» **Text to read**:
▬▬▬
To ground political decisions in public reason is to justify them based on arguments that are acceptable to all reasonable persons, despite all their disagreements about religion, what a flourishing human life looks like, deep philosophical issues, and other so-called ‘comprehensive’ matters. The idea that political decision-making should be governed by public reason is a popular one that goes back at least to John Rawls (Reference Rawls1993). However, it is also a complex one. Therefore, to defend and make sense of it, its supporters need to settle a great many questions. Among other things, those questions concern what, if anything, justifies the ideal of public reason, the scope of issues of law and policy that public reason applies to, what the structure of authentically public arguments looks like, and what the normative implications of the best account of public reason are when it comes to tackling specific political problems.
The number, complexity, and interconnectedness of such questions explain why in the last decade or so, many competing book-length treatments of how we should understand public reason have appeared. Blain Neufeld's Public Reason and Political Autonomy constitutes an original addition to this line of work, providing interesting answers to all the questions I mentioned in the previous paragraph and entering debates with other public reason liberals as well as critics of public reason.
▬▬▬
» **Supplied data**:
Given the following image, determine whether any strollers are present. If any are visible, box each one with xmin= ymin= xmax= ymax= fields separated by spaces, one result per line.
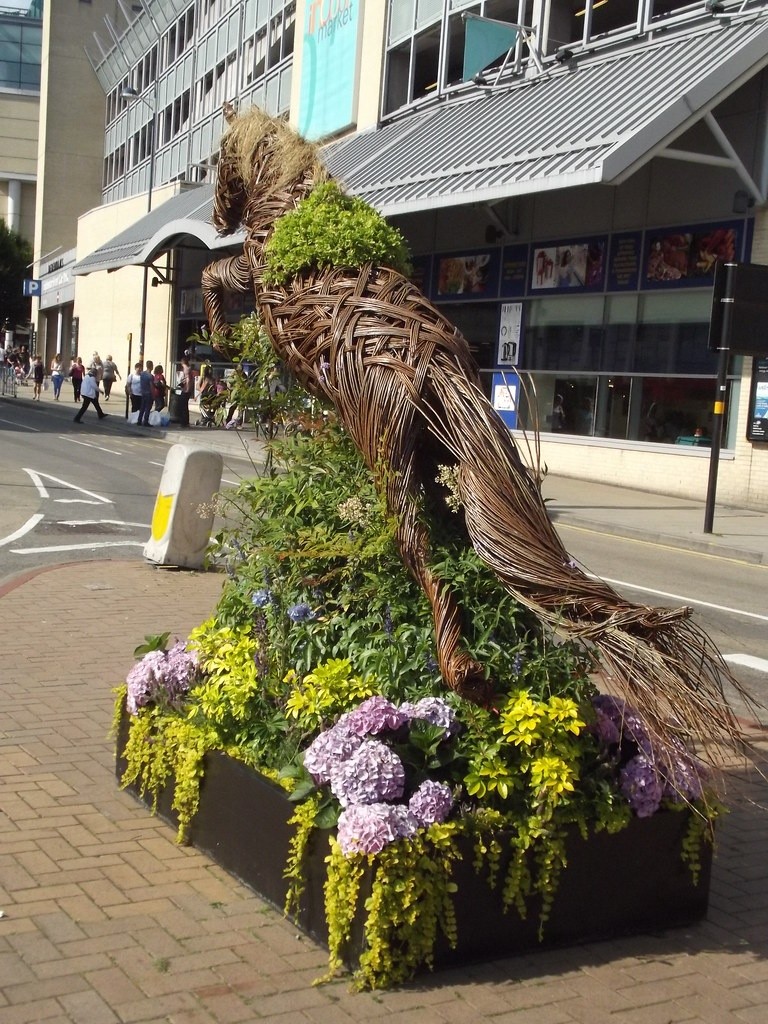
xmin=10 ymin=362 xmax=29 ymax=387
▬▬▬
» **Problems**:
• A. Answer these questions about the public reason passage, one answer per line, marked to match:
(i) To whom does the passage say the idea that political decision-making should be governed by public reason goes back at least?
(ii) What is the title of Blain Neufeld's book?
(iii) What three features of the questions does the passage give as explaining why many competing book-length treatments have appeared?
• B. Please echo the public reason passage word for word, starting at "The number, complexity, and" and ending at "of public reason.".

» **Results in order**:
• A.
(i) John Rawls
(ii) Public Reason and Political Autonomy
(iii) Their number, complexity, and interconnectedness

• B.
The number, complexity, and interconnectedness of such questions explain why in the last decade or so, many competing book-length treatments of how we should understand public reason have appeared. Blain Neufeld's Public Reason and Political Autonomy constitutes an original addition to this line of work, providing interesting answers to all the questions I mentioned in the previous paragraph and entering debates with other public reason liberals as well as critics of public reason.